§ Provided entries:
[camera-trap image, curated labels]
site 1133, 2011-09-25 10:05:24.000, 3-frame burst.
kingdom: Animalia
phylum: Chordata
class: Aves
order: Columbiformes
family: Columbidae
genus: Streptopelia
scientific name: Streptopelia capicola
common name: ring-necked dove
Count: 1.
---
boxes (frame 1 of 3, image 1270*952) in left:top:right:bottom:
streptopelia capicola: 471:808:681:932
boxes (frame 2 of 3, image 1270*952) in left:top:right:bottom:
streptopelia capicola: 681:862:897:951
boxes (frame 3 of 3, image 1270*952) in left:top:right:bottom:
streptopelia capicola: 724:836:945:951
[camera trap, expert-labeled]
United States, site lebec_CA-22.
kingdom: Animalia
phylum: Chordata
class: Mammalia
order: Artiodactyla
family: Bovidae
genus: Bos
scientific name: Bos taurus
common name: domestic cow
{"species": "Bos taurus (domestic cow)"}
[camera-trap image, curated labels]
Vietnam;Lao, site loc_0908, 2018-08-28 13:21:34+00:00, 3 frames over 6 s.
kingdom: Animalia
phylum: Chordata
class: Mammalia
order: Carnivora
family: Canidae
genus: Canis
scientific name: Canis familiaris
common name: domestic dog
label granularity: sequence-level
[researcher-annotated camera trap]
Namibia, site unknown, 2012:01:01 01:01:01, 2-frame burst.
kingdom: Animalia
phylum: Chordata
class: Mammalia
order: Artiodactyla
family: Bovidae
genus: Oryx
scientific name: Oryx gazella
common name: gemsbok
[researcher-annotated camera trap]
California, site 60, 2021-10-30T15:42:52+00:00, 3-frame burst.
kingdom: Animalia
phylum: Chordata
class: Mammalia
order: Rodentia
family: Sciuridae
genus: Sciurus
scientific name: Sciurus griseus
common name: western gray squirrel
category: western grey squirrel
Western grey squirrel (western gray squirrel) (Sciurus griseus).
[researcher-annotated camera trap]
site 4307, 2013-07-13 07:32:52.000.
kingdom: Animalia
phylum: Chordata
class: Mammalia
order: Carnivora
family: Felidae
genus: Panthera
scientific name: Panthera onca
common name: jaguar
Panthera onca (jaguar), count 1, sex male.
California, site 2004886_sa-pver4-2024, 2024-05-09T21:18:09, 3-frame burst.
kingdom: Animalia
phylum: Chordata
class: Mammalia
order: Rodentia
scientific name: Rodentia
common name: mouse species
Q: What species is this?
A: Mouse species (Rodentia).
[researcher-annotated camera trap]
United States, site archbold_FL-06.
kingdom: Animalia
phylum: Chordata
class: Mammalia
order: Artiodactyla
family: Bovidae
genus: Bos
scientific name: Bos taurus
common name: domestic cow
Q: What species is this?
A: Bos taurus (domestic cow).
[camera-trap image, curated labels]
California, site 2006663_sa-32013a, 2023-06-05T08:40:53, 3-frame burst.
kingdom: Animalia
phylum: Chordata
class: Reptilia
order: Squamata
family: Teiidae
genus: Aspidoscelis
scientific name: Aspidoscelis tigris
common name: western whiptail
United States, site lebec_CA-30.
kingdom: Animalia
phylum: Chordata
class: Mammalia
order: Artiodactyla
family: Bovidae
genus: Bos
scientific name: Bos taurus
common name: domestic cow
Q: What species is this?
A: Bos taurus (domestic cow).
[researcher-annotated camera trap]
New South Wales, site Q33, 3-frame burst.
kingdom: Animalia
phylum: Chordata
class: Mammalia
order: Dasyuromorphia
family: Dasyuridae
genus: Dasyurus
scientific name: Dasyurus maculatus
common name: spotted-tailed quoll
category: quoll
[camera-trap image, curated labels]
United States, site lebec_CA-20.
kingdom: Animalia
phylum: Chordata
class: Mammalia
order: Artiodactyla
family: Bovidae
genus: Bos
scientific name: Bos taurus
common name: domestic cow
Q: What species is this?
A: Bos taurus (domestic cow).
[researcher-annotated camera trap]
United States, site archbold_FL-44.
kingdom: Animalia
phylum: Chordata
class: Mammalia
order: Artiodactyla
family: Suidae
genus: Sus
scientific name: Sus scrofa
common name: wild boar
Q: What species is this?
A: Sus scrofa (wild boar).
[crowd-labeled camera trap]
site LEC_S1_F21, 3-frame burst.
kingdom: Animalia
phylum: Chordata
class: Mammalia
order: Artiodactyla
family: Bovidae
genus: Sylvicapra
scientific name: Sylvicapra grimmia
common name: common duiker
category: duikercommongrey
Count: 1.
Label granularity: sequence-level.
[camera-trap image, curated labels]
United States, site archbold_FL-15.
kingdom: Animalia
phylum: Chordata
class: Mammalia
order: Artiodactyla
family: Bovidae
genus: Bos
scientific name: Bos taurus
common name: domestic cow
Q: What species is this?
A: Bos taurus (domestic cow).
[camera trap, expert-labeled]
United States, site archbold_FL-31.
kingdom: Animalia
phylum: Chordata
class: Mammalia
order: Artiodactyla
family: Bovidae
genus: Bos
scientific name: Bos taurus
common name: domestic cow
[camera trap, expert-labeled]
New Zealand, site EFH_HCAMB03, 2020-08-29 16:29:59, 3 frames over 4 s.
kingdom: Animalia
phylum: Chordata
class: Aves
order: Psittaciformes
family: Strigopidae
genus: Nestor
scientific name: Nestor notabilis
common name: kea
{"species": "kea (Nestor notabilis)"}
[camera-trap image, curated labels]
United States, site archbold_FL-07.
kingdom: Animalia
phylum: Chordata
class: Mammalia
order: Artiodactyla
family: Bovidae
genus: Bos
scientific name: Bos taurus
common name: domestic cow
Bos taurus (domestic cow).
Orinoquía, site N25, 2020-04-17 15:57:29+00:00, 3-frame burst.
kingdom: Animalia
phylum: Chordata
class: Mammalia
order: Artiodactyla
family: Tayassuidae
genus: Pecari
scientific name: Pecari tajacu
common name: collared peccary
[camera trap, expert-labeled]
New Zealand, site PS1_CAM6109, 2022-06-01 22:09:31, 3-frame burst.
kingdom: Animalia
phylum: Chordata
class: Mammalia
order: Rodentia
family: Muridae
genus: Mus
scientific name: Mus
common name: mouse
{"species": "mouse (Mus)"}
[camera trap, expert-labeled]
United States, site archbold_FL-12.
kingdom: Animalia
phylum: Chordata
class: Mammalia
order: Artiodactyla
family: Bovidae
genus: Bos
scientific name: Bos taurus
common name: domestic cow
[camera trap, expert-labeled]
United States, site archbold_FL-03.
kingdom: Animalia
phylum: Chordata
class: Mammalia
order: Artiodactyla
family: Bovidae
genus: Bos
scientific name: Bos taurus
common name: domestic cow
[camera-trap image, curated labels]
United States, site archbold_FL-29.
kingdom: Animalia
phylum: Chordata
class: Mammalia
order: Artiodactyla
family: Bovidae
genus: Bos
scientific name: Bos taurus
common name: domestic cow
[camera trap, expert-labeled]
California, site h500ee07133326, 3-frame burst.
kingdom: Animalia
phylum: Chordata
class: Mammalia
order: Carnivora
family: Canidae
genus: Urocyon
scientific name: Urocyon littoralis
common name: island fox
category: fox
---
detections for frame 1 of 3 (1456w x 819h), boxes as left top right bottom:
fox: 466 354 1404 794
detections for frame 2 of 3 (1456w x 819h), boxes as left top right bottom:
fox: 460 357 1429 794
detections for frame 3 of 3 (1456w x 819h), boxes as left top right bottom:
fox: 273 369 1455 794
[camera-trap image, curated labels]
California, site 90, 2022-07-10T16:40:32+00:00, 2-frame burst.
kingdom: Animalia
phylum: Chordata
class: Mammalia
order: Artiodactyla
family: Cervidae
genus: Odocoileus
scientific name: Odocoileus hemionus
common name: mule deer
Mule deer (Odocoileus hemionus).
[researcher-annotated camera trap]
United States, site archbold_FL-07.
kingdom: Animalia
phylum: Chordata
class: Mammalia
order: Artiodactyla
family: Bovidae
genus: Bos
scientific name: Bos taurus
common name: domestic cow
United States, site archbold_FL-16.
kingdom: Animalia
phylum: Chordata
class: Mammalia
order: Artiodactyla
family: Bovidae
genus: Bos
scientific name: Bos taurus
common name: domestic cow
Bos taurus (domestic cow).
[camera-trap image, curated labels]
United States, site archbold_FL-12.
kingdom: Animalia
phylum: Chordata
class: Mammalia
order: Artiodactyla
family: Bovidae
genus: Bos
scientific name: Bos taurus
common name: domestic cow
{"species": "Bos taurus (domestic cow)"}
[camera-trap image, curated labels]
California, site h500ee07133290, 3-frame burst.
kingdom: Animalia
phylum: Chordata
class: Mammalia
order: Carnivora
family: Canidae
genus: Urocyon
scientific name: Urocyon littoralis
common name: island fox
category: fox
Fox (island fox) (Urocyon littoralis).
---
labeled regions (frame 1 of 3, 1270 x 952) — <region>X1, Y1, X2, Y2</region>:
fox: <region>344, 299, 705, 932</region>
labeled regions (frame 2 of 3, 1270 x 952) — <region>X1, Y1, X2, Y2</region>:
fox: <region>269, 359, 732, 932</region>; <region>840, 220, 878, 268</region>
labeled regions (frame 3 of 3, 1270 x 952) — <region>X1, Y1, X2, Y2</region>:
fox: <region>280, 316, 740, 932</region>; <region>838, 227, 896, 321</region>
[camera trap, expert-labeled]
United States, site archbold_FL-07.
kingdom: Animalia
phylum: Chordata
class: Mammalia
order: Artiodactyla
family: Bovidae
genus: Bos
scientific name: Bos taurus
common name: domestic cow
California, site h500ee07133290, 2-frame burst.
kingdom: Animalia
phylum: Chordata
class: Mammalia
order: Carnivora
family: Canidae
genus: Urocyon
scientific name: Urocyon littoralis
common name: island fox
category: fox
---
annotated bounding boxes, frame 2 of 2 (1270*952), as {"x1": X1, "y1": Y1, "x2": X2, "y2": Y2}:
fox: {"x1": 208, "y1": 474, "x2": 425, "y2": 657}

§ What you need to do:
Among the entries above, locate the lines containing "family: Felidae" and "site LEC_S1_F21, 3-frame burst.", and transcribe exactly those two lines and all lines between.

§ Written solution:
family: Felidae
genus: Panthera
scientific name: Panthera onca
common name: jaguar
Panthera onca (jaguar), count 1, sex male.
California, site 2004886_sa-pver4-2024, 2024-05-09T21:18:09, 3-frame burst.
kingdom: Animalia
phylum: Chordata
class: Mammalia
order: Rodentia
scientific name: Rodentia
common name: mouse species
Q: What species is this?
A: Mouse species (Rodentia).
[researcher-annotated camera trap]
United States, site archbold_FL-06.
kingdom: Animalia
phylum: Chordata
class: Mammalia
order: Artiodactyla
family: Bovidae
genus: Bos
scientific name: Bos taurus
common name: domestic cow
Q: What species is this?
A: Bos taurus (domestic cow).
[camera-trap image, curated labels]
California, site 2006663_sa-32013a, 2023-06-05T08:40:53, 3-frame burst.
kingdom: Animalia
phylum: Chordata
class: Reptilia
order: Squamata
family: Teiidae
genus: Aspidoscelis
scientific name: Aspidoscelis tigris
common name: western whiptail
United States, site lebec_CA-30.
kingdom: Animalia
phylum: Chordata
class: Mammalia
order: Artiodactyla
family: Bovidae
genus: Bos
scientific name: Bos taurus
common name: domestic cow
Q: What species is this?
A: Bos taurus (domestic cow).
[researcher-annotated camera trap]
New South Wales, site Q33, 3-frame burst.
kingdom: Animalia
phylum: Chordata
class: Mammalia
order: Dasyuromorphia
family: Dasyuridae
genus: Dasyurus
scientific name: Dasyurus maculatus
common name: spotted-tailed quoll
category: quoll
[camera-trap image, curated labels]
United States, site lebec_CA-20.
kingdom: Animalia
phylum: Chordata
class: Mammalia
order: Artiodactyla
family: Bovidae
genus: Bos
scientific name: Bos taurus
common name: domestic cow
Q: What species is this?
A: Bos taurus (domestic cow).
[researcher-annotated camera trap]
United States, site archbold_FL-44.
kingdom: Animalia
phylum: Chordata
class: Mammalia
order: Artiodactyla
family: Suidae
genus: Sus
scientific name: Sus scrofa
common name: wild boar
Q: What species is this?
A: Sus scrofa (wild boar).
[crowd-labeled camera trap]
site LEC_S1_F21, 3-frame burst.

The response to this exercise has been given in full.